◆ Direction: Pick up the zsmalloc patch discussion below and continue it from its last line.

◆ Supplied passage:
%%
On Wed, Jan 07, 2026 at 11:06:09AM +0900, Sergey Senozhatsky wrote:
> On (26/01/07 01:56), Yosry Ahmed wrote:
> > > I recall us having exactly this idea when we first introduced
> > > zs_obj_{read,write}_end() functions, and I do recall that it
> > > did not work.  Somehow this panics in __memcpy+0xc/0x44.  Let
> > > me dig into it again.
> > 
> > Maybe because at this point we are trying to memcpy() class->size, which
> > already includes ZS_HANDLE_SIZE. So reading after increasing the offset
> > reads ZS_HANDLE_SIZE after class->size.
> 
> Yeah, I guess that falsely hits the spanning path because of extra
> sizeof(unsigned long).

Or the object could be spanning two pages indeed, but we're copying
extra sizeof(unsigned long), that shouldn't crash tho.

I think the changes need to be shuffled around to avoid this, or just
have a combined patch, which would be less pretty.


^ permalink raw reply	[flat|nested] 15+ messages in thread

* Re: [PATCH] zsmalloc: use actual object size to detect spans
  2026-01-07  2:10           ` Yosry Ahmed
@ 2026-01-07  2:20             ` Sergey Senozhatsky
  2026-01-07  2:22               ` Sergey Senozhatsky
  2026-01-07  5:19               ` Yosry Ahmed
  2026-01-07  3:03             ` Sergey Senozhatsky
  1 sibling, 2 replies; 15+ messages in thread
From: Sergey Senozhatsky @ 2026-01-07  2:20 UTC (permalink / raw)
%%
◆ Stored rows:
%%
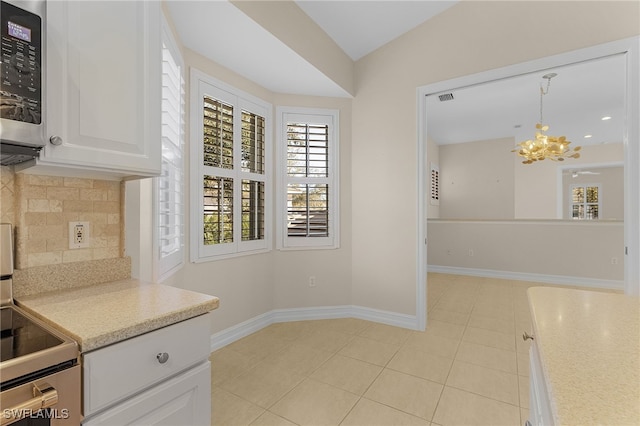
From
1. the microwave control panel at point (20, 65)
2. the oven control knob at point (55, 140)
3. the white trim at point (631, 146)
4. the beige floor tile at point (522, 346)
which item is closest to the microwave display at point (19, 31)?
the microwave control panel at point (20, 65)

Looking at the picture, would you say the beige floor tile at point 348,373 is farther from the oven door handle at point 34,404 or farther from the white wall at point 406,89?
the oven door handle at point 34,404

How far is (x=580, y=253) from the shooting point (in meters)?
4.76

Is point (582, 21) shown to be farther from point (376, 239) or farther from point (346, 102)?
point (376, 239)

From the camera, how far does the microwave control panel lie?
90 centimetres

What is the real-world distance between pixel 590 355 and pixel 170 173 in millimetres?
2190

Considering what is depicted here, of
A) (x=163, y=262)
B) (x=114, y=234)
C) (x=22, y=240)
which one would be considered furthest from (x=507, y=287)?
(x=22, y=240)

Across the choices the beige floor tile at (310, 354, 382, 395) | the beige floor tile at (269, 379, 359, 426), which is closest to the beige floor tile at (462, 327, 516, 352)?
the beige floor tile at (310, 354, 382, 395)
%%
%%
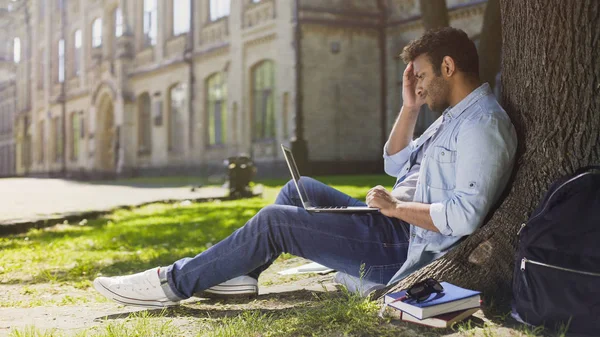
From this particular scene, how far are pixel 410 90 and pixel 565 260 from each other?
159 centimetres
%%
%%
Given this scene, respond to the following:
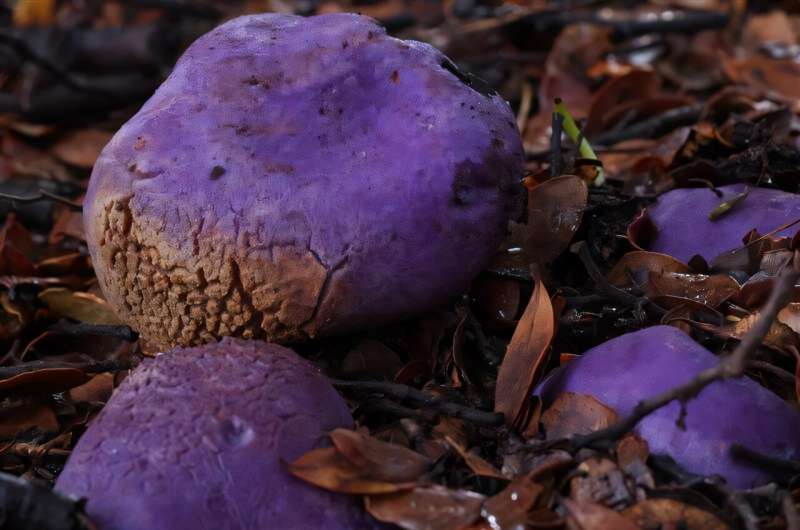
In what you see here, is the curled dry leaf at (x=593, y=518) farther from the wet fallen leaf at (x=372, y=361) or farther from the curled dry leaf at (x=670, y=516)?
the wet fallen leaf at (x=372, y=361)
%%
◆ Task response:
  To: Yosry Ahmed
  Cc: Sergey Senozhatsky, Andrew Morton, Nhat Pham, Minchan Kim,
	Johannes Weiner, Brian Geffon, linux-kernel, linux-mm

On (26/01/07 02:10), Yosry Ahmed wrote:
> On Wed, Jan 07, 2026 at 11:06:09AM +0900, Sergey Senozhatsky wrote:
> > On (26/01/07 01:56), Yosry Ahmed wrote:
> > > > I recall us having exactly this idea when we first introduced
> > > > zs_obj_{read,write}_end() functions, and I do recall that it
> > > > did not work.  Somehow this panics in __memcpy+0xc/0x44.  Let
> > > > me dig into it again.
> > > 
> > > Maybe because at this point we are trying to memcpy() class->size, which
> > > already includes ZS_HANDLE_SIZE. So reading after increasing the offset
> > > reads ZS_HANDLE_SIZE after class->size.
> > 
> > Yeah, I guess that falsely hits the spanning path because of extra
> > sizeof(unsigned long).
> 
> Or the object could be spanning two pages indeed, but we're copying
> extra sizeof(unsigned long), that shouldn't crash tho.

It seems there is no second page, it's a pow-of-two size class.  So
we mis-detect spanning.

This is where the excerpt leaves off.